On the International Day of Public Service, the UCLG Executive Bureau opened the statutory programme of the Tangier Congress not with procedure, but with a signature. Meeting in the Hybrid Tent, local and regional government leaders and trade union representatives witnessed the launch of the Global Framework Agreement on Social Dialogue and Cooperation between UCLG and Public Services International (PSI), which is a structured space for dialogue that, in the words of the signatories, had been missing from the international architecture for more than a century.
Chairing the session, Berry Vrbanovic, Mayor of Kitchener, framed the day as the right way to begin a Congress devoted to a new generation of local public services, noting that he had started his own career on the staff side before being elected.

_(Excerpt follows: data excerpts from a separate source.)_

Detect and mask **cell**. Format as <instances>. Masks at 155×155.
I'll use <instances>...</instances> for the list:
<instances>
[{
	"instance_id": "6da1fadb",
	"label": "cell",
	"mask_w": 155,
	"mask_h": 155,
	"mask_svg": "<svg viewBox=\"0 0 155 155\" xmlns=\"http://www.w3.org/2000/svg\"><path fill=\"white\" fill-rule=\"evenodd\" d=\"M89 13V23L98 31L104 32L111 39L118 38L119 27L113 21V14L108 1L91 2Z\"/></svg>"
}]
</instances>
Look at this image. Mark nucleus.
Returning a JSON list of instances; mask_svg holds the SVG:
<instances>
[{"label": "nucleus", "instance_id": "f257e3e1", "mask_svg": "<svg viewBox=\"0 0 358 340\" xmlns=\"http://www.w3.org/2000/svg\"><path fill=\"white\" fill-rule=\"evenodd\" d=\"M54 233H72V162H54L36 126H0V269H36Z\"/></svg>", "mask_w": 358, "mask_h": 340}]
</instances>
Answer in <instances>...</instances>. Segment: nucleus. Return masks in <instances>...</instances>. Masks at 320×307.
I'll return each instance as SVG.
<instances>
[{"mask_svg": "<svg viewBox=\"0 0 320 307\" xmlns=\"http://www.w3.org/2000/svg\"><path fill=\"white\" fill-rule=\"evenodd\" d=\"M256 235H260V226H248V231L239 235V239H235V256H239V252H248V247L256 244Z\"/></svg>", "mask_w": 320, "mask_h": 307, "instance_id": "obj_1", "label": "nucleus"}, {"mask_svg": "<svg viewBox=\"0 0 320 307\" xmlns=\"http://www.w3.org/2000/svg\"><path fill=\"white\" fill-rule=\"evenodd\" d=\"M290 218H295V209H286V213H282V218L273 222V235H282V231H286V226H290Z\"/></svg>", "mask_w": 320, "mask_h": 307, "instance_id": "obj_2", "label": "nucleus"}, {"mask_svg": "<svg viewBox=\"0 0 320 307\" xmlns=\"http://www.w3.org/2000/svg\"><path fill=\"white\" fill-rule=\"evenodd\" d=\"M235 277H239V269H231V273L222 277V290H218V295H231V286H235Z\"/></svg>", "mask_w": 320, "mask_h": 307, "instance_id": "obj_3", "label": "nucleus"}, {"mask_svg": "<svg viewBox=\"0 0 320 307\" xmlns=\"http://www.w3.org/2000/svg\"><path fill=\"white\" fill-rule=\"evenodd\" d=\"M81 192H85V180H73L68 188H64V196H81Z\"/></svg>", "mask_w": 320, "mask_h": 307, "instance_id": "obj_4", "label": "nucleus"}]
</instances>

Daniel Bertossa, Secretary General of PSI, called the moment a homecoming and a milestone. He warned that years of austerity, under-investment and privatisation had weakened local services in many countries, with consequences far beyond service delivery. “When public services deteriorate, trust in public institutions declines,” he said, arguing that social dialogue is not an obstacle to change but one of the conditions for its success. There can be no universal access to public services, he added, without decent work for the people who provide them.
UCLG Secretary General Emilia Saiz was candid that the partnership would not be a simple one, describing a complex relationship that touches both labour rights and the daily lives of people everywhere. The advantage, she said, lay in a long history of working side by side, from water and housing to migration. Recalling the COVID-19 pandemic as a point of inflection, she called for new missions for everyday life and a different f inancial architecture to deliver them. “Let us hope that public becomes the new trend,” she told participants.
The dialogue that followed gave the floor to mayors and workers in turn. Rohey Malick Lowe, Mayor of Banjul, spoke of public services as the front lines of dignity, insisting that strong cities are impossible without decent work and a seat at the table for those who deliver it. Marta Prates, Mayor of Reguengos de Monsaraz, brought a rural Portuguese perspective, warning that people can be excluded not for who they are but for where they live, and describing public services as the way democracy becomes visible in daily life.
Fernando Gray, Mayor of Esteban Echeverría and UCLG Vice-President for Latin America, placed workers at the centre as the backbone of public services, calling for governance focused on wellbeing rather than algorithms. From Spain, Jordi Castellana of the Barcelona Metropolitan Area argued that without good public services, societies become more unequal and polarised, and less resilient against authoritarianism. Strong services, he said, depend on decent work and social dialogue with trade unions. He illustrated this point through metropolitan policies on social transport tariffs, inclusive economic development, and accessible digital services. Cristian Zamora, Mayor of Cuenca, recounted how his municipality built hospitals it was not formally responsible for, treating 20,000 people in three months where the national health system had faltered.
Union voices reinforced the message. Annie Enriquez Geron, of the Philippines, anchored the agreement in transparency, accountability, and participation as the foundations of good governance. Steve Joseph, of the Dominica Public Service Union, recalled the climate disasters that make decent work a matter of survival in small island states. Nadia Koubia, government employment and union representative in the host country, described frontline staff as the face of local government, while Rebecca Céspedes, of the Global Network of Local Government Workers, noted it had taken ten years of dialogue to reach this day, pointing to remunicipalised waste collection in San José as proof that public delivery can outperform the private alternative.
Closing the dialogue, Philippe Malaise of the Fédération Interco CFDT ikened the agreement to a gem with many facets: the recognition of public service workers, a tool for meeting climate and resource challenges, and an affirmation of multilateralism at a moment when many heads of state are questioning it. Reached only through compromise, he said, it was a first stone rather than an end.
Anthony Berthelot, representing Nantes Métropole, said the city was proud to have contributed to the agreement, framing it as a shared vision of democracy, human rights, gender equality, and protection of the planet. Defending workers means defending public services, he argued, and with funding a persistent challenge, cities needed a place at the decision-making table.
The open floor sharpened the tone. Paola Pabón, of Ecuador, framed the choice as an ideological one between two models: one that defends the public sphere and one that erodes it for private gain. She cited the dismissal of 5,000 public servants in Ecuador in 2025 and called for services built around women’s needs. Dante Velázquez, Mayor of La Quiaca, described roads left unmaintained after fuel-tax revenue stopped reaching municipalities, while Andreas Wolter of Cologne and the Costa Rican delegation offered the counterpoint of federal systems and remunicipalisation, where public delivery has held firm.
The session’s most striking words came from Abdel Karim Al Zubaydah, President of the Association of Palestinian Local Authorities: “The only form of equality a Palestinian citizen gets is, actually, death. Everyone is equal in death”
The signing is, by every account, a first step rather than a destination. Its success, as Bertossa put it, will depend on the leaders and workers in the room using it, owning it, and filling it with meaningful action. In Tangier, that work has now formally begun.